Are Newton's laws wrong

Newton's laws and their applications

In the first chapter of our physics course, we described movements in a wide variety of ways: sometimes in words, sometimes in diagrams, sometimes with formulas and calculations. We call this type of movement teaching "kinematics". Now we will ask about the causes of movements and investigate how forces can change movements ("dynamics"). Isaac Newton was the first to do this systematically, formulating his famous three laws that still govern school physics today.

We now want to investigate what influence forces have on movements.

From experience we can say that a movement that is not artificially sustained by a driving force eventually comes to a standstill:

Reflection: Give examples of this!

However: experience is deceptive! The statement is wrong! How so?

Let us first ask about the reason why the movement comes to rest:

Example:

Puck on the ice, v = speed

A puck on the ice slides a long way, but eventually comes to a standstill even on smooth ice. Why?

Sure: Even with fresh and smooth ice there is always a little friction between the puck and the ice. She slows him down.

Without the friction, movements would not stop. The puck would slide straight ahead at the same speed.

Example:

The earth has been revolving around the sun for billions of years without needing a drive. Because the space around the sun is practically empty, there is practically no friction "in space".

Isaak Newton was the first to recognize that in truth the situation is exactly the other way around: We do not need a driving force to maintain a movement, only the absence of a braking force. Unfortunately, this is difficult to do on Earth, as there is usually some kind of friction involved.

Example:

Even a thread pendulum in a vacuum soon comes to rest because the thread has internal friction.

The so-called applies Theorem of inertia (Newton's 1st law):

If there is no force acting on a body, it will continue to move in a straight line and at a constant speed.

In short: F = 0 ⇒ v = constant

A special case of this sentence is that the body is initially at rest. Question: what is the sentence then?

A body at rest, on which no force acts, remains at rest.

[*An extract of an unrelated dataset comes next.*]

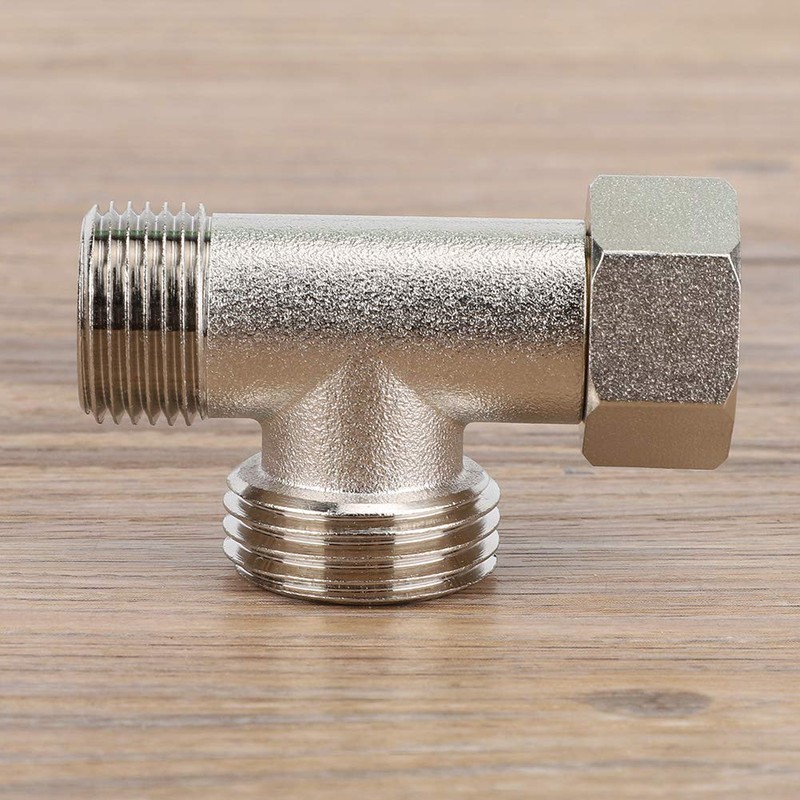 EBTOOLS Set of 2 three-way connector, connection for toilet diverter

Conversely, the result is: in order for a body to begin to move out of rest, it must experience a force effect.

Example:

A soccer ball is on the penalty spot. A short time later it flies towards the gate. What happened? Sure: he got a kick from a player.

Explanation: The footballer's shoe exerts a considerable force on the ball within a fraction of a second, so that it is accelerated and, for example, flies away at around 100 km / h. This now happens in a straight line and at a constant speed.

Example:

A motorcycle starts from a standstill.

Question: There is no external force here, how can it still accelerate?

Sure: the power comes from within, namely from the engine. The engine power is transmitted to the rear wheel via various gear ratios. This exerts a rearward force on the road. This can be seen, for example, from the sand splashing backwards under the tire. The road, in turn, reacts to the tire with a counterforce that is transmitted to the entire motorcycle. We draw a representative of this force in the center of gravity.

Forces on the motorcycle:

S = center of gravity of the motorcycle
F.1 = Force of the rear tire on the road
F.2 = Reaction force of the road on the center of gravity

A force does not necessarily have to change the magnitude of a speed. If it acts perpendicular to the direction of movement, it pulls neither forwards nor backwards, but sideways. So it will only change the direction of movement.

Example:

An object is attached to a string and swung over the head. With a little skill, a constant rotation speed can be achieved. The cord pulls the body inwards with a constant force F. (Note: with this force the cord must be held by the hand.)

Question: Doesn't that contradict the law of inertia? A force acts on the object, and yet the amount of speed remains the same!

No, Newton didn't say so either! He only asserted that it cannot then be a straight line movement with constant speed. And the movement is no longer straight in this case!

In the case of the earth orbiting the sun, the position is corresponding. It maintains its speed of 30 km / s at a constant rate.



We note that a force on a body can also cause the direction of its movement to change without the movement becoming faster or slower. This is always the case when the force acts perpendicular to the direction of movement. Sure, then the body is neither pulled forwards nor backwards, i.e. neither accelerated nor decelerated.

Example:

A car drives through a curve at a constant speed. How can that be, isn't there a rope attached to the author to pull him into the curve?

Right, the reason for this is the steering, which causes the car to push itself off the road. So the road exerts a lateral force on the car.

Reflection: What happens if this is suddenly made impossible by gravel or black ice?

Answer: the car continues to move in a straight line because there is no longer any force acting (law of inertia). And the car comes off the road! Accident!